Member of the Finnish Parliament for Häme South constituency
- In office 1 September 1933 – 5 April 1945

Personal details
- Born: 13 February 1892 Mäntsälä, Grand Duchy of Finland
- Died: 27 March 1951 (aged 59) Riihimäki, Finland
- Party: Social Democratic Party of Finland

= Väinö Sinisalo =

Finnish politician (1892–1951)

Väinö Viljam Sinisalo (13 February 1892 – 27 March 1951) was a Finnish politician. He was a member of the Parliament of Finland 1933–1945 for the Social Democratic Party of Finland.

== Life and career ==
Sinisalo was born to a poor farmworkers family. He started working at the age of 11 as a farmworker in the Kytäjä Mansion in Hyvinkää. In the 1918 Finnish Civil War, Sinisalo fought for the Red Guards. He was captured by the Whites and sentenced for five years in prison but pardoned in 1919. After the war, Sinisalo worked as a janitor at the local worker's hall in Herajoki, Riihimäki. He was a member of the parliament 1933–1945 and a presidential elector in 1937, 1940 and 1943.

== Family ==
Väinö Sinisalo is the father of the actor Veikko Sinisalo and the great-grandfather of the footballer Viljami Sinisalo.

■ ■ ■

• Requirement 1: Summarize the text on Väinö Sinisalo in two sentences.
• Requirement 2: In the text on Väinö Sinisalo, turn the paragraph beginning "Sinisalo was born to a poor farmworkers family" into a short bulleted list that keeps its main facts.
• Requirement 3: Reproduce the passage of the text on Väinö Sinisalo between "Member of the Finnish" and "Finnish politician (1892–1951)", inclusive.

[Collected data entries]
■ ■ ■

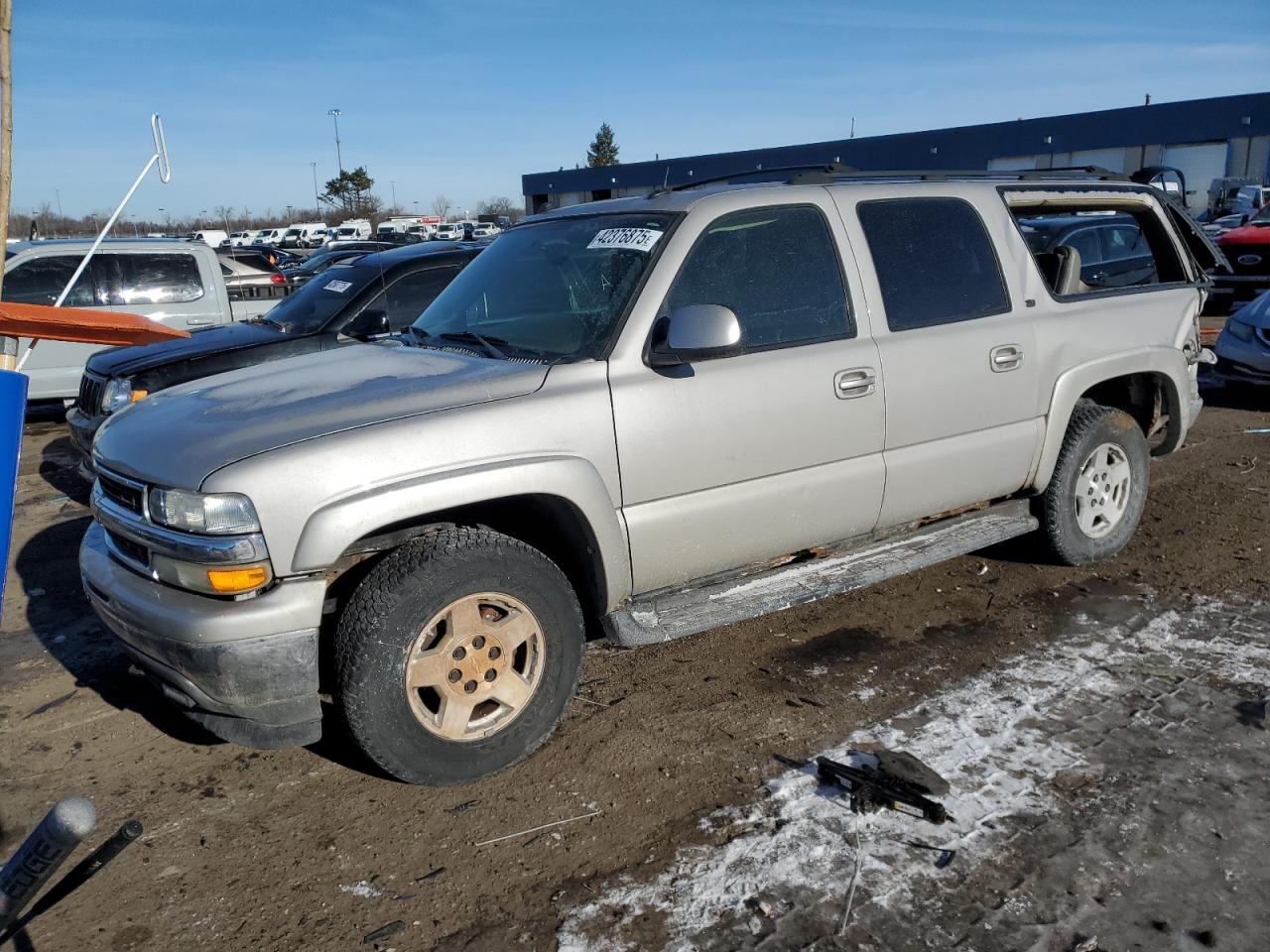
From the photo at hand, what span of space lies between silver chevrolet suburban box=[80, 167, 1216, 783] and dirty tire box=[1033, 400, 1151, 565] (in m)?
0.02

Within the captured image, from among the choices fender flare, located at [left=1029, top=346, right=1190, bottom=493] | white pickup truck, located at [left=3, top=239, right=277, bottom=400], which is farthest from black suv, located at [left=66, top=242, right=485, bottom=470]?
fender flare, located at [left=1029, top=346, right=1190, bottom=493]

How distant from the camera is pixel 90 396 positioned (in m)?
7.23

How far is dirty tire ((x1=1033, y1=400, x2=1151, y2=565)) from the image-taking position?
5.02 meters

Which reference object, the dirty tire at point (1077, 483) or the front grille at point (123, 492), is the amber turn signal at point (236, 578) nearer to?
the front grille at point (123, 492)

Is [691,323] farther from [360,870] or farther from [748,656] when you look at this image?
[360,870]

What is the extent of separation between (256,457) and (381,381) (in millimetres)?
664

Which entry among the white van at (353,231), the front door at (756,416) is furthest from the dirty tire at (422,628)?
the white van at (353,231)

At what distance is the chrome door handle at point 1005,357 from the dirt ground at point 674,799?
119 centimetres

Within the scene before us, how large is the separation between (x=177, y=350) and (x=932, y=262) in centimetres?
546

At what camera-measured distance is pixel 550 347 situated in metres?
3.80

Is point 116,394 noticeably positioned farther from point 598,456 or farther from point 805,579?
point 805,579

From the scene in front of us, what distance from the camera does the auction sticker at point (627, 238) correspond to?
3885 millimetres

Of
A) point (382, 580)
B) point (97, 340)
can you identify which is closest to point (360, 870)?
point (382, 580)

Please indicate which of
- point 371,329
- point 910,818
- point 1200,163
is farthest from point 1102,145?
point 910,818
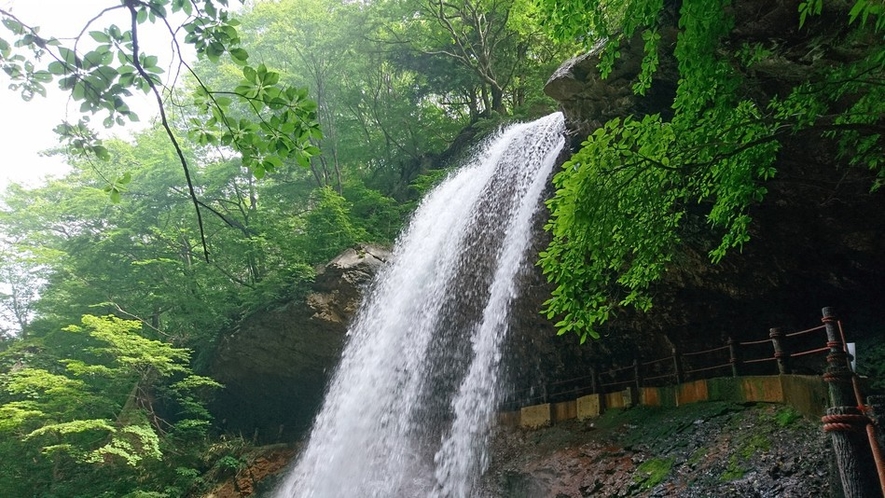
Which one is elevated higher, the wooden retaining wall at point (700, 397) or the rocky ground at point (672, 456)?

■ ■ ■

• Final answer 1: Väinö Viljam Sinisalo (1892–1951) was a Finnish politician who sat in the Parliament of Finland from 1933 to 1945 for the Social Democratic Party of Finland and was a presidential elector in 1937, 1940 and 1943. Born to a poor farmworkers family, he began farm work at 11, fought for the Red Guards in the 1918 Civil War, was imprisoned by the Whites but pardoned in 1919, and later worked as a janitor at the worker's hall in Herajoki, Riihimäki.

• Final answer 2:
- Born to a poor farmworkers family
- Began working at 11 as a farmworker at the Kytäjä Mansion in Hyvinkää
- Fought for the Red Guards in the 1918 Finnish Civil War
- Captured by the Whites and sentenced to five years in prison, but pardoned in 1919
- After the war, worked as a janitor at the local worker's hall in Herajoki, Riihimäki
- Member of parliament 1933–1945
- Presidential elector in 1937, 1940 and 1943

• Final answer 3:
Member of the Finnish Parliament for Häme South constituency
- In office 1 September 1933 – 5 April 1945

Personal details
- Born: 13 February 1892 Mäntsälä, Grand Duchy of Finland
- Died: 27 March 1951 (aged 59) Riihimäki, Finland
- Party: Social Democratic Party of Finland

= Väinö Sinisalo =

Finnish politician (1892–1951)